Adapters live in @withmarfa/webhooks — Web Crypto only, consumed by both the Cloudflare control plane and the server so signature behavior cannot drift between runtimes. Failed verification returns 401 invalid_signature; the body is not forwarded. The verification method is declared in the Integration manifest, not on a per-receipt basis. Senders see exactly the verification path the connector author intended.

Deduplication

Each verified receipt carries a sender-supplied delivery id (extracted from the relevant header per adapter — Stripe’s Stripe-Webhook-Id, GitHub’s X-GitHub-Delivery, etc.). The platform caches the id in KV for 1 hour; replays of the same (connection_id, delivery_id) return 200 ok without re-dispatching. Callers can safely retry on transient failures.
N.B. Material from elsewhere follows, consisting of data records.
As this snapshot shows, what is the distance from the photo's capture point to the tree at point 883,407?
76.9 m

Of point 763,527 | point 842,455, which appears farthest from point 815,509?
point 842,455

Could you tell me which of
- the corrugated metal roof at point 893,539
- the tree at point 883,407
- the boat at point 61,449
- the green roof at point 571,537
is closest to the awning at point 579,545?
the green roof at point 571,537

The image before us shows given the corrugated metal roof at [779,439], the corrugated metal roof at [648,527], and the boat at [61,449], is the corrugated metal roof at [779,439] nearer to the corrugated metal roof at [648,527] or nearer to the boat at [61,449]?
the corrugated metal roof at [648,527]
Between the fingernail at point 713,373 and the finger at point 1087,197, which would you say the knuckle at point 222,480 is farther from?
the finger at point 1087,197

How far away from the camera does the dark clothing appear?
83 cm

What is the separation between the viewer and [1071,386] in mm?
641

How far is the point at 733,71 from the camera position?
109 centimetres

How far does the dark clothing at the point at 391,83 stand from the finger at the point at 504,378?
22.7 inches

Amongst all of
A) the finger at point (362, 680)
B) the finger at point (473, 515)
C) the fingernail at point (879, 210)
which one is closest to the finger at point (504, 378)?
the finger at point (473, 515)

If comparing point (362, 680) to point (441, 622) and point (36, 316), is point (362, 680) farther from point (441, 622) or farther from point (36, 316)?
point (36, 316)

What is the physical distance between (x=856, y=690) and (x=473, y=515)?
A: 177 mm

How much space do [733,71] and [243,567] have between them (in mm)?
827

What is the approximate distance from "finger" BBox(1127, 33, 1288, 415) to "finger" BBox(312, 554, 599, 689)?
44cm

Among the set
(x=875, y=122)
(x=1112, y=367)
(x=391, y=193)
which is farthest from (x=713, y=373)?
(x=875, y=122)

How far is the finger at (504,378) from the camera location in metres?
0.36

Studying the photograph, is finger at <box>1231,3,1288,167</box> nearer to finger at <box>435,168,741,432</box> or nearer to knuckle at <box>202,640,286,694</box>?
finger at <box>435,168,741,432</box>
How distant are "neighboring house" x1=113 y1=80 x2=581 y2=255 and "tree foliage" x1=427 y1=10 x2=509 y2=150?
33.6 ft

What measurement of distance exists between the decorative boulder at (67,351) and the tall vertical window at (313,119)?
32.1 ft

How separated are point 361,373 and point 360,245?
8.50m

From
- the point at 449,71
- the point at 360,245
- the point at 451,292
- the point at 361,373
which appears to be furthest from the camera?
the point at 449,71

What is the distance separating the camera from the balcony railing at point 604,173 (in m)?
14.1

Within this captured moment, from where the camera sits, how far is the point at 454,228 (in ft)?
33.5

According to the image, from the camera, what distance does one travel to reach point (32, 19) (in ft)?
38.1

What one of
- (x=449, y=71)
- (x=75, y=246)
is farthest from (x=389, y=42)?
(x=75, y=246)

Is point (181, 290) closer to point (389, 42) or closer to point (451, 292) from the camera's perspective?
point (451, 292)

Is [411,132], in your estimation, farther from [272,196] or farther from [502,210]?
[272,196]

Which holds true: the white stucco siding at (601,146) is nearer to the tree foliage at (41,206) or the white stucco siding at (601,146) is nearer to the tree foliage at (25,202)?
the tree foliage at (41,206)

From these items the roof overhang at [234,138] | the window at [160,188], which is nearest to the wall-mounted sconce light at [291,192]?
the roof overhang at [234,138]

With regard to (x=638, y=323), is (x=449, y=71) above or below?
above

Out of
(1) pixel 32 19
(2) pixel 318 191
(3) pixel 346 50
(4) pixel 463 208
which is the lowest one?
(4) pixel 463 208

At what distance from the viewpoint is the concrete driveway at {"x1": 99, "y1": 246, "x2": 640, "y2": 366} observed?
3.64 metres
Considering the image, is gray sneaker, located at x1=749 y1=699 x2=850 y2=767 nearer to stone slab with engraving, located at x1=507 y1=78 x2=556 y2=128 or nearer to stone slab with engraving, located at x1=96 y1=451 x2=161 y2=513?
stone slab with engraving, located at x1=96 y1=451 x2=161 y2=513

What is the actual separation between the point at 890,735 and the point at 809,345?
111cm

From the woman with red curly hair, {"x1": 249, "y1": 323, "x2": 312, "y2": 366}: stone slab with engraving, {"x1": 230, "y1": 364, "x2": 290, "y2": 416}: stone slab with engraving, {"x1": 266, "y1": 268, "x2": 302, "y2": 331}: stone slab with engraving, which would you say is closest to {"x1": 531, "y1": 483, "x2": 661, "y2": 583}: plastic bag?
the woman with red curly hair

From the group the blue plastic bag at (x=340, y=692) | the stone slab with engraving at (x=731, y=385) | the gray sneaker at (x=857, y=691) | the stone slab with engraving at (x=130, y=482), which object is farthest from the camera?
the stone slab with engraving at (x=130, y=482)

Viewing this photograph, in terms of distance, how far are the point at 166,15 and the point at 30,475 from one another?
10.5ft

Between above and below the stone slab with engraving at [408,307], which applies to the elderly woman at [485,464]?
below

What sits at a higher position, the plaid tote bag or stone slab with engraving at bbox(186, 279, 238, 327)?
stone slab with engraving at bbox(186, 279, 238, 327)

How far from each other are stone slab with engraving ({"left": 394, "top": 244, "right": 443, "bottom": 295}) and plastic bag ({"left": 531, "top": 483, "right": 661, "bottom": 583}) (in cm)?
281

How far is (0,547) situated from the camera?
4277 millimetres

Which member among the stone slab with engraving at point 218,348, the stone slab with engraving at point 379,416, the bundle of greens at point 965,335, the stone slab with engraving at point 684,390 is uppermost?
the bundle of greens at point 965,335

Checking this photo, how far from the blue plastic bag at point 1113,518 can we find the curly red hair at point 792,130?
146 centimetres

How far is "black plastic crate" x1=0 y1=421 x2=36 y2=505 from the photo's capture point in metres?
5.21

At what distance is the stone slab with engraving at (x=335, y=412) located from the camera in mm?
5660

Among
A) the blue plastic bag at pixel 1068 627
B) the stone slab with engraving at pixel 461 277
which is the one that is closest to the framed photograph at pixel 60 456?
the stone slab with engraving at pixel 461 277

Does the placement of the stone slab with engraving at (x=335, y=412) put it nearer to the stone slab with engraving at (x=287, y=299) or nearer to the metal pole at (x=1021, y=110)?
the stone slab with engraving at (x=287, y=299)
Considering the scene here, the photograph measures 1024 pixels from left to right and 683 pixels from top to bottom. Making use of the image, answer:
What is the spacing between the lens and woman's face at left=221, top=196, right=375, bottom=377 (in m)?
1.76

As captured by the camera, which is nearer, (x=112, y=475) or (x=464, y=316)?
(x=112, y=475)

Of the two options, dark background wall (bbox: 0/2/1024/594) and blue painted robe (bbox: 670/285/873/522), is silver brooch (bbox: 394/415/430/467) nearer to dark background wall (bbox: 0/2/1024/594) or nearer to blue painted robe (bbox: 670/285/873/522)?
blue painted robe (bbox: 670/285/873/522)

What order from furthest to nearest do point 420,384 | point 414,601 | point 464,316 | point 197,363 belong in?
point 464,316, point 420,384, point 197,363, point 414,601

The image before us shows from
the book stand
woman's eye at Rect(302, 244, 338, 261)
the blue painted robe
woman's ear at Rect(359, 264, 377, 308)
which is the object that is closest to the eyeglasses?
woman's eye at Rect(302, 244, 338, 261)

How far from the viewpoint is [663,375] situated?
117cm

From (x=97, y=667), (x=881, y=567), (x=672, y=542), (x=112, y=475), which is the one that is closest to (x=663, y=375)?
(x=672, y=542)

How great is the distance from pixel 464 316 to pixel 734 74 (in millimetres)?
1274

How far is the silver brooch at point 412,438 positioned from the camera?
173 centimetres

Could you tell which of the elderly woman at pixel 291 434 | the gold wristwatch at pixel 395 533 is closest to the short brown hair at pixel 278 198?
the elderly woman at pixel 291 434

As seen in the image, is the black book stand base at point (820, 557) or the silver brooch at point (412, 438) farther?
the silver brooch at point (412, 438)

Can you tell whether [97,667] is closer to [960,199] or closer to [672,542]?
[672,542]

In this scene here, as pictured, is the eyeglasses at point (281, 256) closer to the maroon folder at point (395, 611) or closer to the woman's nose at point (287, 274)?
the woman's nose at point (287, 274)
Adapters that don’t expose a canonical delivery-id header fall back to a request-time identifier — replay protection still works, but the window is per-attempt rather than per-event.

Dispatch

After verification and dedup, the platform enqueues a WebhookHandlerInput envelope on the per-Integration queue:
  • connection_id — the Connection that owns the subscription.
  • external_delivery_id — the sender’s delivery id (or the request-time fallback).
  • headers — the full request header set, surfaced to the handler.
  • body — the raw bytes, decoded from body_base64 at the SDK seam into an ArrayBuffer.
Each Integration declaring a webhook trigger gets its own per-Integration webhook-receipt queue: Cloudflare Queues permit a single consumer per queue, so the control plane routes envelopes by integration_name to the matching producer binding. A shared receipt queue remains as a fallback for the one legacy in-tree connector that pre-dates the routing change. The per-Integration Worker reads its dedicated queue, dispatches to the connector’s handleWebhook function, and acks the message on success. Failed dispatches retry per-message with exponential backoff up to the queue’s max-attempts ceiling, then route to the per-Connection DLQ.

Failures and the DLQ

Each Connection has its own dead-letter queue. A receipt that exhausts its retry budget — handler keeps returning retry: true, or throws on every retried attempt — lands in the DLQ rather than disappearing. Operators inspect failed deliveries through the Connection’s audit row and the system.activity rows the handler emits at severity: error. Each DLQ entry preserves the verified envelope plus the failure reason.

Manual replay

Operators can re-dispatch a failed delivery once the underlying problem is fixed: 
POST /connections/{connection_id}/inbound-webhooks/{webhook_id}/deliveries/{event_id}/retry
Re-dispatch preserves the original envelope verbatim — verification is not re-run (the receipt is already trusted), but dedup is bypassed (the operator is intentionally re-delivering). Use to recover from a connector-side bug after deploying the fix.

Subscription management

Subscriptions are part of the Connection’s lifecycle, not a separate resource. They’re created at install time when the manifest declares triggers: webhook, and they’re revoked when the Connection is uninstalled. The CRUD surface — list subscriptions, inspect a delivery, replay — sits under /connections/{id}/inbound-webhooks/.... See the Connections API reference for the full set.